#### WHAT YOU HAVE TO DO
Retype each line exactly. Skip images.

+ + +

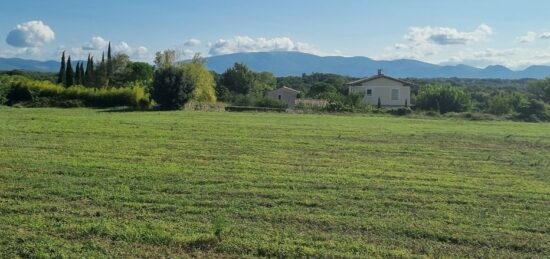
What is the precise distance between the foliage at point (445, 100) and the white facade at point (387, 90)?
4286mm

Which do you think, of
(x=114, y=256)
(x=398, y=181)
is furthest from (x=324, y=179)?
(x=114, y=256)

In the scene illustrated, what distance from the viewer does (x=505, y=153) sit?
54.0 feet

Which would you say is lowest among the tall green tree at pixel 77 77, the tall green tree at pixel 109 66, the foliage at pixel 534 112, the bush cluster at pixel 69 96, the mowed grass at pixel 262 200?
the mowed grass at pixel 262 200

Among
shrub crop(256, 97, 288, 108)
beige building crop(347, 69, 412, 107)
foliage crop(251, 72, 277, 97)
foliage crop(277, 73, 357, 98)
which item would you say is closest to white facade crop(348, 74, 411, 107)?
beige building crop(347, 69, 412, 107)

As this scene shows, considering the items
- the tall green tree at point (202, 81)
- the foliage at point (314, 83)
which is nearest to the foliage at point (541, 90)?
the foliage at point (314, 83)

+ + +

#### ANSWER TO THIS TASK
What is the precise distance between the foliage at point (445, 100) and the white facade at point (387, 90)?
4286mm

Which do you think, of
(x=114, y=256)
(x=398, y=181)
is furthest from (x=324, y=179)?
(x=114, y=256)

In the scene illustrated, what distance from the viewer does (x=505, y=153) sit?
54.0 feet

Which would you say is lowest among the tall green tree at pixel 77 77, the tall green tree at pixel 109 66, the foliage at pixel 534 112, the bush cluster at pixel 69 96, the mowed grass at pixel 262 200?
the mowed grass at pixel 262 200

Among
shrub crop(256, 97, 288, 108)
beige building crop(347, 69, 412, 107)
foliage crop(251, 72, 277, 97)
foliage crop(277, 73, 357, 98)
which item would you say is closest to white facade crop(348, 74, 411, 107)?
beige building crop(347, 69, 412, 107)

As this scene shows, considering the items
- the tall green tree at point (202, 81)
- the foliage at point (314, 83)
which is nearest to the foliage at point (541, 90)?
the foliage at point (314, 83)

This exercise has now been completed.